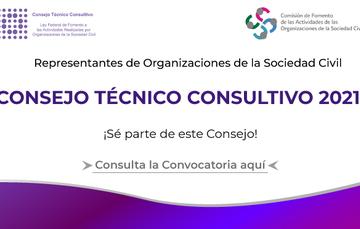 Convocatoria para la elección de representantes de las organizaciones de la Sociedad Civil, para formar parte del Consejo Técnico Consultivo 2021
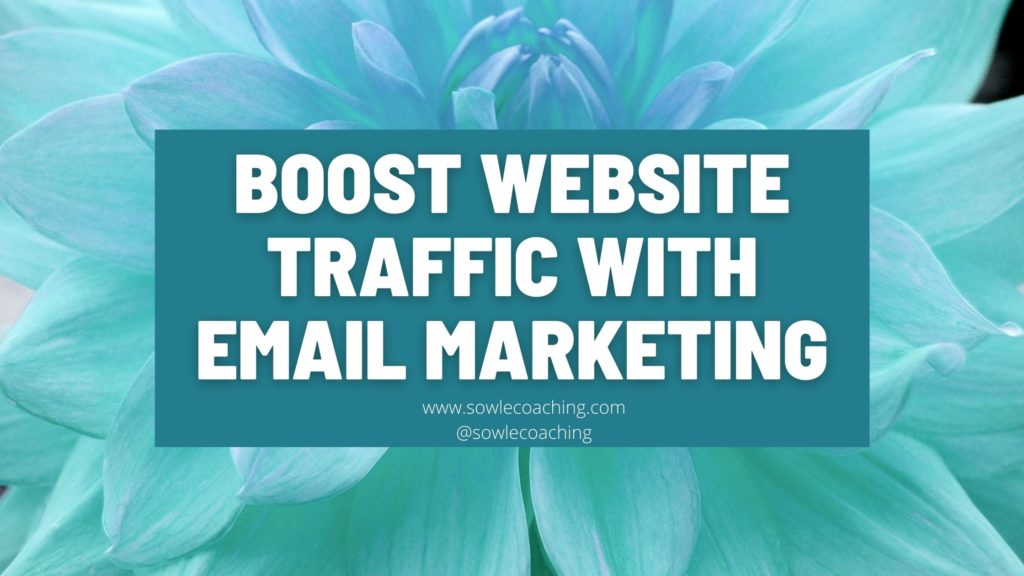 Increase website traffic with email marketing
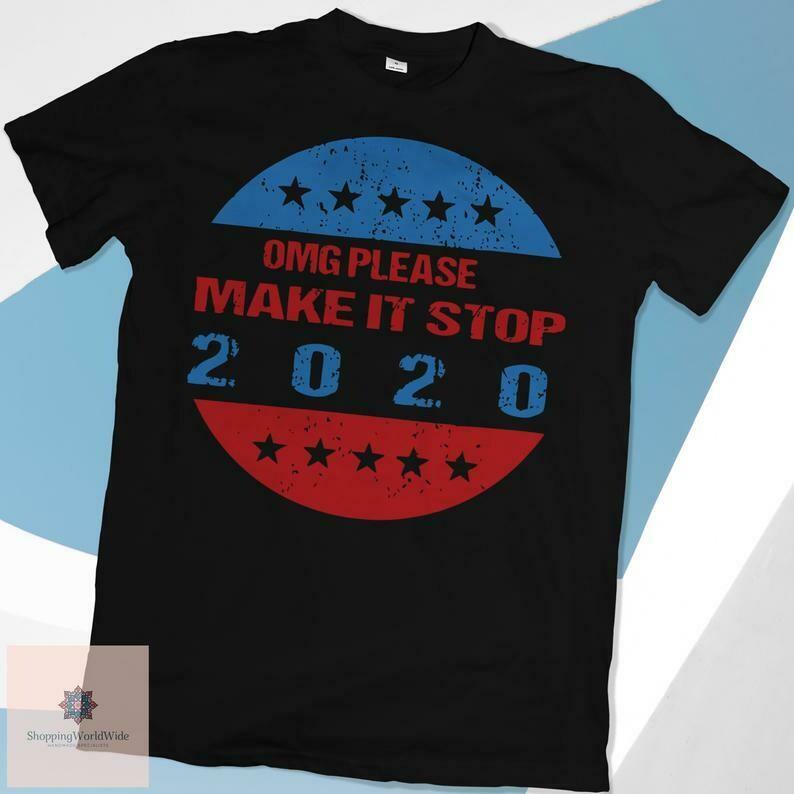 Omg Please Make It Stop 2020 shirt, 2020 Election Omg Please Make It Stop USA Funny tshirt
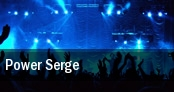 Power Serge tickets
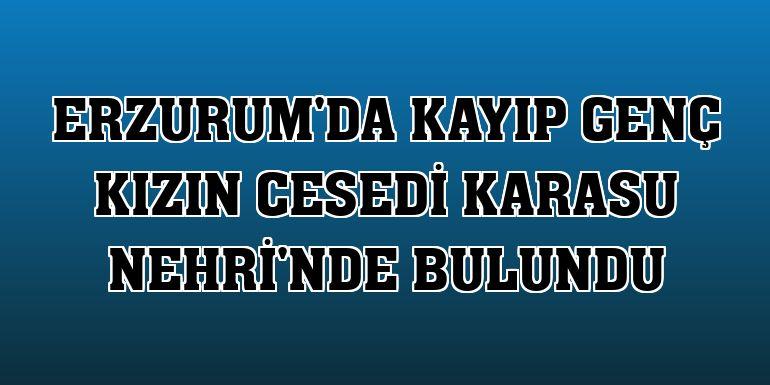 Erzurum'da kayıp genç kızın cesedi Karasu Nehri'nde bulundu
---------------
◆ PROBLEM DETAILS: The listing above is to be set down word for word, without its images.

◆ YOUR RESPONSE:
 Convocatoria para la elección de representantes de las organizaciones de la Sociedad Civil, para formar parte del Consejo Técnico Consultivo 2021
 Increase website traffic with email marketing
 Omg Please Make It Stop 2020 shirt, 2020 Election Omg Please Make It Stop USA Funny tshirt
 Power Serge tickets
 Erzurum'da kayıp genç kızın cesedi Karasu Nehri'nde bulundu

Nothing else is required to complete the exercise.